Nitekim Rabbimiz, kıssaların en güzeli olarak buyurduğu ve hüzünlerin, sevinç ve mutluluğa dönüşümünün en güzel örneği olan Yusuf Suresi’nde: “Gökyüzünde ve yeryüzünde nice ayetler vardır. İbretle bakmayıp onların üzerinden geçip giderler, ondan yüz çevirirler.”[1] şeklinde buyurarak, bir yandan göklerin ve yerin yaratılma sebebine işaret etmekte, diğer taraftan da ibret alınsın diye yaratılan bu güzelliklerin, maalesef görmeyi bilemeyen gözler tarafından ihmal edildiğine dikkat çekmektedir.
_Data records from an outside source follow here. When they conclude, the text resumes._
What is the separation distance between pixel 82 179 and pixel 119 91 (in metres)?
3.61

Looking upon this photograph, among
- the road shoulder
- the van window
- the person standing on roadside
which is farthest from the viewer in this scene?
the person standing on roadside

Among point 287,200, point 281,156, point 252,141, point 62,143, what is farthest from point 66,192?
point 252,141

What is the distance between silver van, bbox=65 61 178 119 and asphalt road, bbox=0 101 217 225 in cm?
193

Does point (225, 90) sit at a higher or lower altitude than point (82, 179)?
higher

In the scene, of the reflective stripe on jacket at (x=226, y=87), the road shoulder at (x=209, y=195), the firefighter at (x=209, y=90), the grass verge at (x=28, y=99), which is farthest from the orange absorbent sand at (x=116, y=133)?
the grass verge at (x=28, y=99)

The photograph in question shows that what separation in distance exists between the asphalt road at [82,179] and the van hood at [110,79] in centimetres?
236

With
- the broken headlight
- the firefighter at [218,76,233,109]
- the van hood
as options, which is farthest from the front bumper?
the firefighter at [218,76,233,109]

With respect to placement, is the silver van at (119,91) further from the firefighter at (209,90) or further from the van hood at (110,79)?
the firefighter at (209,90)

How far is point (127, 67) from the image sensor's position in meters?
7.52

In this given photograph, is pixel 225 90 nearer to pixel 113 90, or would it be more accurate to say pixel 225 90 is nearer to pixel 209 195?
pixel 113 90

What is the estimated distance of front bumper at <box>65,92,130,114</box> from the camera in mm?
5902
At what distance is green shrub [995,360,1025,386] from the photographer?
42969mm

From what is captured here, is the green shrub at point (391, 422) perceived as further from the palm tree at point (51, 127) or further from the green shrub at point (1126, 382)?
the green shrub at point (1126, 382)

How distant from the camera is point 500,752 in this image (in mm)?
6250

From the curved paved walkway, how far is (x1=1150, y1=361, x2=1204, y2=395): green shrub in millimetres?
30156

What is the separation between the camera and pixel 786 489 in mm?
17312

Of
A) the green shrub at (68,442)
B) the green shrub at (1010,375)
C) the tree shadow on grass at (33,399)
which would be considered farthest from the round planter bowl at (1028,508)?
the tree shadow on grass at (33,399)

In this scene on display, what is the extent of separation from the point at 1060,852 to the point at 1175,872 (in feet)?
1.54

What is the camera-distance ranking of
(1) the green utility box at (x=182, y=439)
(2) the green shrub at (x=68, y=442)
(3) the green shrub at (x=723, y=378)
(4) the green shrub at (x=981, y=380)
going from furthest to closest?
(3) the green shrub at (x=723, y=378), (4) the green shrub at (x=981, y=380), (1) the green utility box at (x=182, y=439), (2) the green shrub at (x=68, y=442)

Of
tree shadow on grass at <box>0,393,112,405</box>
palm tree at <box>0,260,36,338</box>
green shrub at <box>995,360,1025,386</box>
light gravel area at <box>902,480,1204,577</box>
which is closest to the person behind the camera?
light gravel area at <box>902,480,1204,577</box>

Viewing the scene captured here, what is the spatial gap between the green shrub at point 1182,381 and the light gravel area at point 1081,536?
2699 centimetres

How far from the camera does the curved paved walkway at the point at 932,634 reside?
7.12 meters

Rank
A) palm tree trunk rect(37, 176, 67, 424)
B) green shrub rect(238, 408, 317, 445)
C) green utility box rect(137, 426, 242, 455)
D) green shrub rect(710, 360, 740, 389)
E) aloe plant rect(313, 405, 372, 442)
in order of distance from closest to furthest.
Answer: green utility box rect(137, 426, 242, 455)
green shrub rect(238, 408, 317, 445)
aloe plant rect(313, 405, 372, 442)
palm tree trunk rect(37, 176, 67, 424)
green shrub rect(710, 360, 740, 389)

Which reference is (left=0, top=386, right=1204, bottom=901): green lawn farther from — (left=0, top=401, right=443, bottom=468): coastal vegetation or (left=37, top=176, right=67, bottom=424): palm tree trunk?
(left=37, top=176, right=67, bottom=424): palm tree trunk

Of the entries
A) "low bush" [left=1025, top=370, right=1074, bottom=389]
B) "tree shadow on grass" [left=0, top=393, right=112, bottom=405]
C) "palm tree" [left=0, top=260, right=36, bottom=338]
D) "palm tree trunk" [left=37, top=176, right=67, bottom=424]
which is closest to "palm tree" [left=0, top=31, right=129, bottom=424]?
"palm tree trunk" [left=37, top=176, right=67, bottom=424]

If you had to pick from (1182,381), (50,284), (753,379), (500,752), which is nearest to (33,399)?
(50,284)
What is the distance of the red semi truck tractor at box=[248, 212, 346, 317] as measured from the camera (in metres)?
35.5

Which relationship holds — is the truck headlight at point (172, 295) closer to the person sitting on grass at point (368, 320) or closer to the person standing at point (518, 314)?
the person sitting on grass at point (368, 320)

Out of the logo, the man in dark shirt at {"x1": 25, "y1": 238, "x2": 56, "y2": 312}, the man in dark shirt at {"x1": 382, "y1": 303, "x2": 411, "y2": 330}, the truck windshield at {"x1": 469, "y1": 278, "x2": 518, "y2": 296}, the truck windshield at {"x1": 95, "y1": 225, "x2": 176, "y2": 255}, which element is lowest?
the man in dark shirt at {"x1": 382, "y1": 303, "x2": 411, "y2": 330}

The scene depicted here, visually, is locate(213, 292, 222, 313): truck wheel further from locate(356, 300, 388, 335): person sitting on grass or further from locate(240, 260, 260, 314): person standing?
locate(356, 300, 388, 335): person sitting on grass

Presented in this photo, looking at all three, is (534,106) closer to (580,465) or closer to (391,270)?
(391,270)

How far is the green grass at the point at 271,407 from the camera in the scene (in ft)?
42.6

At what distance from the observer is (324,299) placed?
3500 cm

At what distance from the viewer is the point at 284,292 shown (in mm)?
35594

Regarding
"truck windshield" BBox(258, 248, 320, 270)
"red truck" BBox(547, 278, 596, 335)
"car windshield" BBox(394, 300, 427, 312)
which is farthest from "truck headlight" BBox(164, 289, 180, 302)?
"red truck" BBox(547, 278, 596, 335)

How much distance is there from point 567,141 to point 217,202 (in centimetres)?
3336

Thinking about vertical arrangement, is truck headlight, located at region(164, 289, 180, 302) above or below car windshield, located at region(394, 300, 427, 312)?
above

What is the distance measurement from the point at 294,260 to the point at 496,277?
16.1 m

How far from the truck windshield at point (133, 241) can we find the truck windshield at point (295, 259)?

Gerçekten de Kâinatı okunacak bir kitap kılan yüce Rabbimiz, birçok ayet-i kerimede, yeryüzündeki her şeyin, hatta her hadisenin Allah’ın birer ayeti olduğunu haber vermektedir. Bu açıdan bakıldığında kâinatta gördüğümüz ve karşılaştığımız her şey, aynı zamanda, kişiyi Allah’ın yüce kapısına ulaştıracak vasıtalardır. Bu yüzden Kur’an, kâinatın yaratılışından, insanların imtihanına, peygamberlerin kıssalarından, geçmiş milletlerin yaşantılarına kadar birçok meseleyi haber vererek, onlardan ibretler almamızı ister. Olan biten her şey ancak meselelere hikmet penceresinden bakıldığında hakkı ile anlaşılabilecektir. Nitekim “Olur ki hoşlanmadığınız bir şey sizin için hayırlı olur. Olur ki sevip arzu ettiğiniz bir şey sizin için şerli olur. Gerçeği Allah bilir, siz bilmezsiniz.”[2] Bu sebeple Kur’an-ı Kerim’de yer alan kıssalar da, öylesine anlatılmış hayat hikâyeleri değildir. Her birisinde alınması gereken ciddi dersler ve ibretler vardır. Onlardan biri olan Hz. Yusuf’un kıssası da, belki de çıktığımız şu hayat yolculuğunda, her bakımdan en güzel ibret alabileceğimiz bir kıssadır.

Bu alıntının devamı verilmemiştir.